======== Dataset content

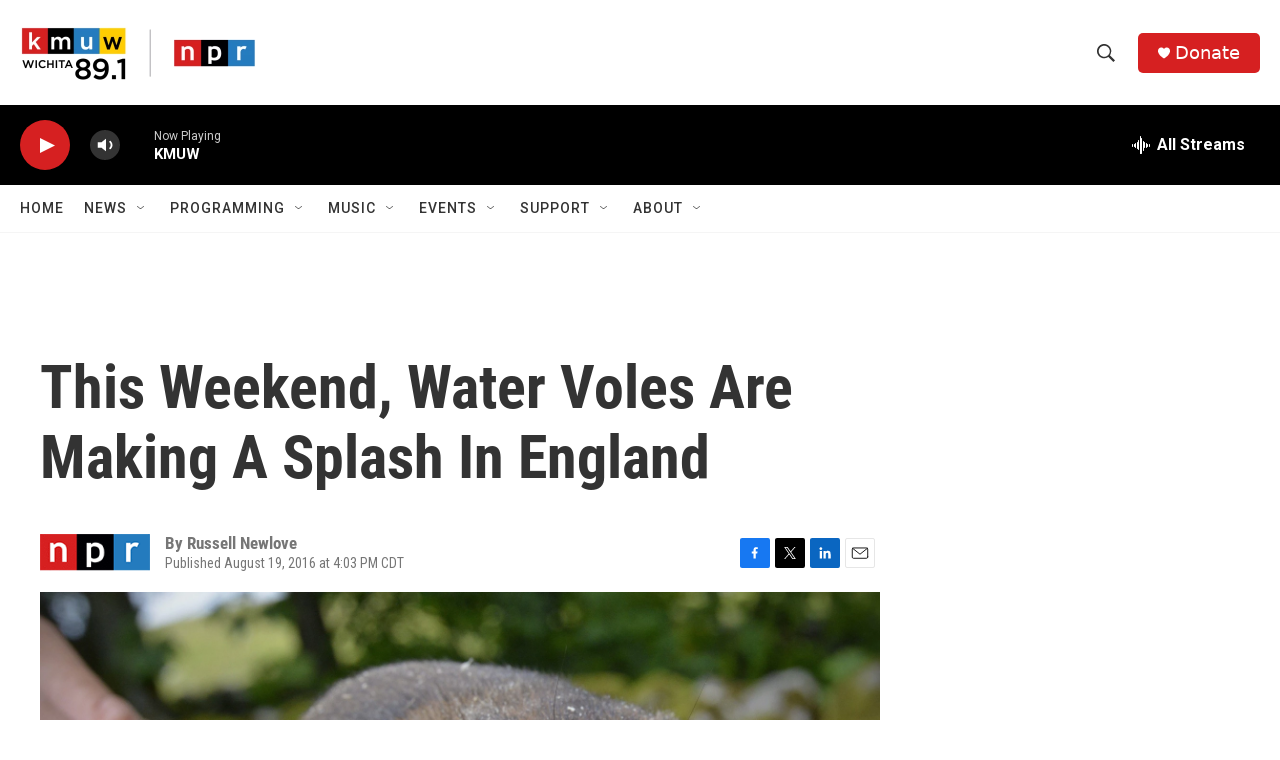

--- FILE ---
content_type: text/html; charset=utf-8
request_url: https://www.google.com/recaptcha/api2/aframe
body_size: 268
content:
<!DOCTYPE HTML><html><head><meta http-equiv="content-type" content="text/html; charset=UTF-8"></head><body><script nonce="a0eidjIZyBhQVYf3Zg5_LQ">/** Anti-fraud and anti-abuse applications only. See google.com/recaptcha */ try{var clients={'sodar':'https://pagead2.googlesyndication.com/pagead/sodar?'};window.addEventListener("message",function(a){try{if(a.source===window.parent){var b=JSON.parse(a.data);var c=clients[b['id']];if(c){var d=document.createElement('img');d.src=c+b['params']+'&rc='+(localStorage.getItem("rc::a")?sessionStorage.getItem("rc::b"):"");window.document.body.appendChild(d);sessionStorage.setItem("rc::e",parseInt(sessionStorage.getItem("rc::e")||0)+1);localStorage.setItem("rc::h",'1769059758533');}}}catch(b){}});window.parent.postMessage("_grecaptcha_ready", "*");}catch(b){}</script></body></html>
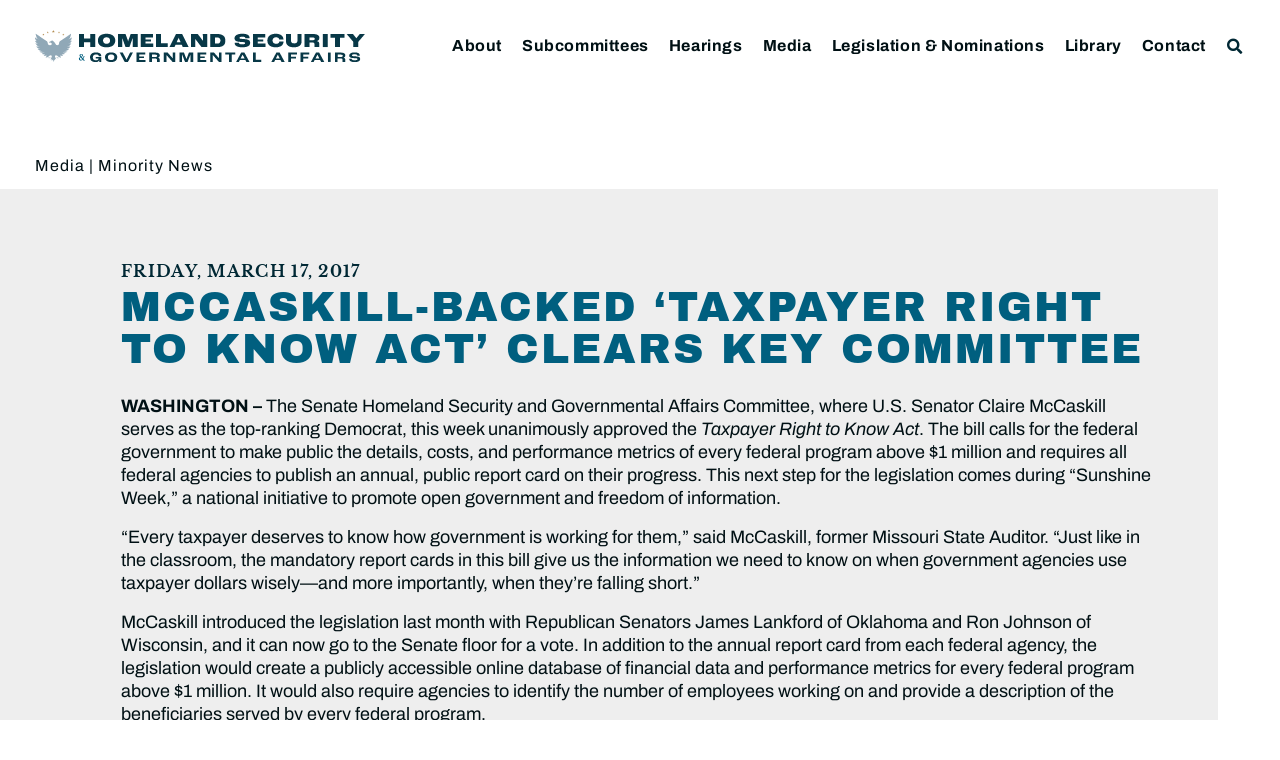

--- FILE ---
content_type: text/css
request_url: https://www.hsgac.senate.gov/wp-content/uploads/elementor/css/post-64879.css?ver=1768874047
body_size: 1095
content:
.elementor-64879 .elementor-element.elementor-element-8d3071b{transition:background 0.3s, border 0.3s, border-radius 0.3s, box-shadow 0.3s;margin-top:60px;margin-bottom:5px;}.elementor-64879 .elementor-element.elementor-element-8d3071b > .elementor-background-overlay{transition:background 0.3s, border-radius 0.3s, opacity 0.3s;}.elementor-bc-flex-widget .elementor-64879 .elementor-element.elementor-element-5b3279c.elementor-column .elementor-widget-wrap{align-items:center;}.elementor-64879 .elementor-element.elementor-element-5b3279c.elementor-column.elementor-element[data-element_type="column"] > .elementor-widget-wrap.elementor-element-populated{align-content:center;align-items:center;}.elementor-64879 .elementor-element.elementor-element-73bbd6f .elementor-heading-title{font-size:1rem;line-height:1em;letter-spacing:1px;}.elementor-64879 .elementor-element.elementor-element-dd658a1 > .elementor-widget-wrap > .elementor-widget:not(.elementor-widget__width-auto):not(.elementor-widget__width-initial):not(:last-child):not(.elementor-absolute){margin-bottom:15px;}.elementor-64879 .elementor-element.elementor-element-8dd5c7b{--spacer-size:10px;}.elementor-64879 .elementor-element.elementor-element-7d434e3 > .elementor-widget-container{margin:0px 0px -10px 0px;}.elementor-64879 .elementor-element.elementor-element-7d434e3 .elementor-icon-list-icon{width:14px;}.elementor-64879 .elementor-element.elementor-element-7d434e3 .elementor-icon-list-icon i{font-size:14px;}.elementor-64879 .elementor-element.elementor-element-7d434e3 .elementor-icon-list-icon svg{--e-icon-list-icon-size:14px;}.elementor-64879 .elementor-element.elementor-element-7d434e3 .elementor-icon-list-text, .elementor-64879 .elementor-element.elementor-element-7d434e3 .elementor-icon-list-text a{color:var( --e-global-color-primary );}.elementor-64879 .elementor-element.elementor-element-7d434e3 .elementor-icon-list-item{font-family:var( --e-global-typography-83e732f-font-family ), Sans-serif;font-size:var( --e-global-typography-83e732f-font-size );font-weight:var( --e-global-typography-83e732f-font-weight );text-transform:var( --e-global-typography-83e732f-text-transform );line-height:var( --e-global-typography-83e732f-line-height );letter-spacing:var( --e-global-typography-83e732f-letter-spacing );word-spacing:var( --e-global-typography-83e732f-word-spacing );}.elementor-64879 .elementor-element.elementor-element-9c64209 > .elementor-widget-container{margin:0px 0px 10px 0px;}.elementor-64879 .elementor-element.elementor-element-9c64209 .elementor-heading-title{color:var( --e-global-color-secondary );}.elementor-64879 .elementor-element.elementor-element-37c42dd > .elementor-widget-container{margin:0px 0px -20px 0px;}.elementor-64879 .elementor-element.elementor-element-f9a1f27{--spacer-size:20px;}.elementor-64879 .elementor-element.elementor-element-86e9cdd{--alignment:left;--grid-side-margin:8px;--grid-column-gap:8px;--grid-row-gap:10px;--grid-bottom-margin:10px;--e-share-buttons-primary-color:var( --e-global-color-e01595e );--e-share-buttons-secondary-color:var( --e-global-color-primary );}.elementor-64879 .elementor-element.elementor-element-86e9cdd .elementor-share-btn{font-size:calc(1.05px * 10);height:50px;}.elementor-64879 .elementor-element.elementor-element-86e9cdd .elementor-share-btn:hover{--e-share-buttons-primary-color:var( --e-global-color-primary );--e-share-buttons-secondary-color:var( --e-global-color-efa7a79 );}.elementor-64879 .elementor-element.elementor-element-5485b7c{--spacer-size:20px;}.elementor-64879 .elementor-element.elementor-element-becbfc3{--spacer-size:80px;}.elementor-64879 .elementor-element.elementor-element-67f00f1 > .elementor-widget-container{padding:3px 0px 3px 0px;}.elementor-64879 .elementor-element.elementor-element-67f00f1 span.post-navigation__prev--label{color:var( --e-global-color-primary );}.elementor-64879 .elementor-element.elementor-element-67f00f1 span.post-navigation__next--label{color:var( --e-global-color-primary );}.elementor-64879 .elementor-element.elementor-element-67f00f1 span.post-navigation__prev--label:hover{color:var( --e-global-color-primary );}.elementor-64879 .elementor-element.elementor-element-67f00f1 span.post-navigation__next--label:hover{color:var( --e-global-color-primary );}.elementor-64879 .elementor-element.elementor-element-67f00f1 span.post-navigation__prev--label, .elementor-64879 .elementor-element.elementor-element-67f00f1 span.post-navigation__next--label{font-size:1rem;font-weight:700;}.elementor-64879 .elementor-element.elementor-element-67f00f1 .post-navigation__arrow-wrapper{color:var( --e-global-color-primary );font-size:14px;}.elementor-64879 .elementor-element.elementor-element-67f00f1 .post-navigation__arrow-wrapper:hover{color:var( --e-global-color-primary );}body:not(.rtl) .elementor-64879 .elementor-element.elementor-element-67f00f1 .post-navigation__arrow-prev{padding-right:0px;}body:not(.rtl) .elementor-64879 .elementor-element.elementor-element-67f00f1 .post-navigation__arrow-next{padding-left:0px;}body.rtl .elementor-64879 .elementor-element.elementor-element-67f00f1 .post-navigation__arrow-prev{padding-left:0px;}body.rtl .elementor-64879 .elementor-element.elementor-element-67f00f1 .post-navigation__arrow-next{padding-right:0px;}@media(max-width:1024px){.elementor-64879 .elementor-element.elementor-element-8d3071b{margin-top:60px;margin-bottom:0px;}.elementor-64879 .elementor-element.elementor-element-7d434e3 .elementor-icon-list-item{font-size:var( --e-global-typography-83e732f-font-size );line-height:var( --e-global-typography-83e732f-line-height );letter-spacing:var( --e-global-typography-83e732f-letter-spacing );word-spacing:var( --e-global-typography-83e732f-word-spacing );} .elementor-64879 .elementor-element.elementor-element-86e9cdd{--grid-side-margin:8px;--grid-column-gap:8px;--grid-row-gap:10px;--grid-bottom-margin:10px;}.elementor-64879 .elementor-element.elementor-element-67f00f1 span.post-navigation__prev--label, .elementor-64879 .elementor-element.elementor-element-67f00f1 span.post-navigation__next--label{font-size:1rem;}}@media(max-width:767px){.elementor-64879 .elementor-element.elementor-element-7d434e3 .elementor-icon-list-item{font-size:var( --e-global-typography-83e732f-font-size );line-height:var( --e-global-typography-83e732f-line-height );letter-spacing:var( --e-global-typography-83e732f-letter-spacing );word-spacing:var( --e-global-typography-83e732f-word-spacing );} .elementor-64879 .elementor-element.elementor-element-86e9cdd{--grid-side-margin:8px;--grid-column-gap:8px;--grid-row-gap:10px;--grid-bottom-margin:10px;}.elementor-64879 .elementor-element.elementor-element-67f00f1 span.post-navigation__prev--label, .elementor-64879 .elementor-element.elementor-element-67f00f1 span.post-navigation__next--label{font-size:1rem;}}/* Start custom CSS for column, class: .elementor-element-dd658a1 */.elementor-64879 .elementor-element.elementor-element-dd658a1{
    margin:0 3%;
	padding:3% 4%;
	background-color:#EEEEEE;
    
}/* End custom CSS */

================

Required action - Answer with a single number: the count of lines in the entries that hold the word "https".

Output of the exercise - 3